To be done -> Copy the listing below word for word, starting with the line that contains "What is the distance of police" and going on through the last line of the listing.

Data supplied ->
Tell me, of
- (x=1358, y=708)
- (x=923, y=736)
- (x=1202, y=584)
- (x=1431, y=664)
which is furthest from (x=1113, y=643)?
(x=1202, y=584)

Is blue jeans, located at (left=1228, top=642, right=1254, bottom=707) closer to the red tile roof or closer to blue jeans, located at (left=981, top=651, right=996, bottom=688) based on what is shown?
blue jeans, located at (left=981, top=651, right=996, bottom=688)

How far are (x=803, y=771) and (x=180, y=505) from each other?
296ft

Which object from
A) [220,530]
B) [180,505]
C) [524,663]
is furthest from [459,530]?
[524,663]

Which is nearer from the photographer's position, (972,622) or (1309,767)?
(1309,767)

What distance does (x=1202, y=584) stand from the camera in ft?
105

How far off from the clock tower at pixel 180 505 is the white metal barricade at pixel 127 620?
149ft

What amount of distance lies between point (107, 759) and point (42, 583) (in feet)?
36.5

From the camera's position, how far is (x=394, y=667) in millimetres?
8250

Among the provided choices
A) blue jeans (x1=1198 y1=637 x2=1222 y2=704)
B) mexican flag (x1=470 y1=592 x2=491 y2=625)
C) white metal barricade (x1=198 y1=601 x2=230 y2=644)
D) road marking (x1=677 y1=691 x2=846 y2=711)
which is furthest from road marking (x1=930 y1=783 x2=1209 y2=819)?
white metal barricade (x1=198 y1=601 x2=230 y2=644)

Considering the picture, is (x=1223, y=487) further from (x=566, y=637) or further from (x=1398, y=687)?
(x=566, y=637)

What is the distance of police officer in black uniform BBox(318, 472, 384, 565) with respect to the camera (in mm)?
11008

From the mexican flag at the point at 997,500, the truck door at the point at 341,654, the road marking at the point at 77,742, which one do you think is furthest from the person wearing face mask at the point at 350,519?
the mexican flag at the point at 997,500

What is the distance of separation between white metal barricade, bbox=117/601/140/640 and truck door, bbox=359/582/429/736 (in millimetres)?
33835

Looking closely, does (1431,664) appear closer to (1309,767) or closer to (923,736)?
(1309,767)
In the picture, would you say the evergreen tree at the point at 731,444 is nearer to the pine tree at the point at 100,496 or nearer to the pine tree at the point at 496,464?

Completed exercise ->
What is the distance of police officer in black uniform BBox(318, 472, 384, 565) with respect to the camera (in mm)?
11008

From the mexican flag at the point at 997,500, the truck door at the point at 341,654, the road marking at the point at 77,742, which one do you think is furthest from the person wearing face mask at the point at 350,519?
the mexican flag at the point at 997,500

What is the distance of separation between white metal barricade, bbox=117/601/140/640 and truck door, bbox=359/582/429/736 (in millimetres)?
33835

Looking closely, does (1431,664) appear closer to (1309,767) or closer to (923,736)?
(1309,767)
In the picture, would you say the evergreen tree at the point at 731,444 is nearer to the pine tree at the point at 100,496 or nearer to the pine tree at the point at 496,464?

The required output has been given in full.